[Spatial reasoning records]

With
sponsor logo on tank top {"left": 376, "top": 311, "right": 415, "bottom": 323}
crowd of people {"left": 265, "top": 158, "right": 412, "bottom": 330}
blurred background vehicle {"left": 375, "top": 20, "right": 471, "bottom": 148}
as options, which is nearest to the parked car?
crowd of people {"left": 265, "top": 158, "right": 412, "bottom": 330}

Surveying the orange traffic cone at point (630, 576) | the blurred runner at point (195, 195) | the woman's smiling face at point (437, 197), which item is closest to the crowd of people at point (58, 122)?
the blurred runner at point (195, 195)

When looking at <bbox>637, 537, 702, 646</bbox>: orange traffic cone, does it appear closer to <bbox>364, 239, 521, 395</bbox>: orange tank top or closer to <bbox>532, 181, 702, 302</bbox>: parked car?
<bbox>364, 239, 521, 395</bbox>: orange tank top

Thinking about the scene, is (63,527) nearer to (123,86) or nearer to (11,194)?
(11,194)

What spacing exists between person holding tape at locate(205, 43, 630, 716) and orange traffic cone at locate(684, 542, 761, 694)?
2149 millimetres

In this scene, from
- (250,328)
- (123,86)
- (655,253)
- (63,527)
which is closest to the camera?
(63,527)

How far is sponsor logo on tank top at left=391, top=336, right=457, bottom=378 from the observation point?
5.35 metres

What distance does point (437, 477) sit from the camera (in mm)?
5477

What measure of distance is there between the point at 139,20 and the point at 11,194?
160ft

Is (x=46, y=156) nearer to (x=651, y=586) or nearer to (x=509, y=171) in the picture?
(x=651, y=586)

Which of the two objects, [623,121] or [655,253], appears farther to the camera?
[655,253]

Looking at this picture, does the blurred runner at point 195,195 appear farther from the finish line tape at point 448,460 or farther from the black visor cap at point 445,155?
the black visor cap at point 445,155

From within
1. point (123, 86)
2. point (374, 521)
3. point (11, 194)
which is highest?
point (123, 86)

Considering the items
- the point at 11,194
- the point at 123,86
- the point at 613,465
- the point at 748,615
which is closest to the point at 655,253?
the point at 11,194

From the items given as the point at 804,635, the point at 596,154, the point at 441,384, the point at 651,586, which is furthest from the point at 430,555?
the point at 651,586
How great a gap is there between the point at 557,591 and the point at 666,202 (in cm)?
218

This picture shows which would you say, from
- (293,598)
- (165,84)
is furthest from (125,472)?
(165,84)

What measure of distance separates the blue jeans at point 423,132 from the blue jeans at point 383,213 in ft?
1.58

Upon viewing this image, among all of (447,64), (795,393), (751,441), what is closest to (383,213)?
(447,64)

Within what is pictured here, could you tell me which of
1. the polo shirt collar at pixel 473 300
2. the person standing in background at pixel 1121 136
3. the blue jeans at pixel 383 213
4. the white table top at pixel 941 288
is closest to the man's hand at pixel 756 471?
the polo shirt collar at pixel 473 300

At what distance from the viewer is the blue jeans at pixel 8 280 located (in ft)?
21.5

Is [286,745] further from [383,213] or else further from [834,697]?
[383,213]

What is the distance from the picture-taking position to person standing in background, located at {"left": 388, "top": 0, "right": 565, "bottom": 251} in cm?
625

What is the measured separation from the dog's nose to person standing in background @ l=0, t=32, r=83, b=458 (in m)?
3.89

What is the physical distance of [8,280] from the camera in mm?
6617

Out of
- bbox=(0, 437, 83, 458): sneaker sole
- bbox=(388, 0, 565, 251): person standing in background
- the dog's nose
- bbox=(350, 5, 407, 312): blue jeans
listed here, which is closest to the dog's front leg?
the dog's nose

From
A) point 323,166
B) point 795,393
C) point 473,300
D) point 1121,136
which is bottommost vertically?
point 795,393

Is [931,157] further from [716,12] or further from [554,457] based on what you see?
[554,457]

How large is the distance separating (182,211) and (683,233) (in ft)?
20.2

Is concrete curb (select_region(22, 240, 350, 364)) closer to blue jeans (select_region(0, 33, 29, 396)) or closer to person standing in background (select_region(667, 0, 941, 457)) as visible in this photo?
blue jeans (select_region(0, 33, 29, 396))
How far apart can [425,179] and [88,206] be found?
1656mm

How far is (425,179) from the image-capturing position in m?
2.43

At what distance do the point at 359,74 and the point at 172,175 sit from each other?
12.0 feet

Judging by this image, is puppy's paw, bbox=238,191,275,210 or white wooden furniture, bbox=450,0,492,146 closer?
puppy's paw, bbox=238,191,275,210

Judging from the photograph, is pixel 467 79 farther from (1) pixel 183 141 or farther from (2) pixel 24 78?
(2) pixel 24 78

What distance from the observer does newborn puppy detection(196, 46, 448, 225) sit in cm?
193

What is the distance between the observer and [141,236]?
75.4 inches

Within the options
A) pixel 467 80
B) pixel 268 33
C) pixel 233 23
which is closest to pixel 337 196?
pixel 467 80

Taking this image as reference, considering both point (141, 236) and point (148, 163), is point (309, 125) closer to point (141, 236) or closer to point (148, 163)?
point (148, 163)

What is being asked: Reproduce the records verbatim, starting at the line that contains "Is [931,157] further" and stopping after the line that contains "75.4 inches".

Correct result:
Is [931,157] further from [716,12] or further from [554,457] based on what you see?
[554,457]

How large is the distance separating (182,211) and (683,233) (in ft)?
20.2

Is concrete curb (select_region(22, 240, 350, 364)) closer to blue jeans (select_region(0, 33, 29, 396)) or closer to person standing in background (select_region(667, 0, 941, 457)) as visible in this photo?
blue jeans (select_region(0, 33, 29, 396))
How far apart can [425,179] and [88,206] be found?
1656mm

How far is (425,179) from the image-capturing position in m?
2.43

At what distance do the point at 359,74 and the point at 172,175 sit from each other?
12.0 feet

Judging by this image, is puppy's paw, bbox=238,191,275,210 or white wooden furniture, bbox=450,0,492,146 closer?
puppy's paw, bbox=238,191,275,210

Judging from the photograph, is pixel 467 79 farther from (1) pixel 183 141 or farther from (2) pixel 24 78?
(2) pixel 24 78

What distance from the observer does newborn puppy detection(196, 46, 448, 225) sit in cm?
193

What is the distance between the observer and [141,236]?
75.4 inches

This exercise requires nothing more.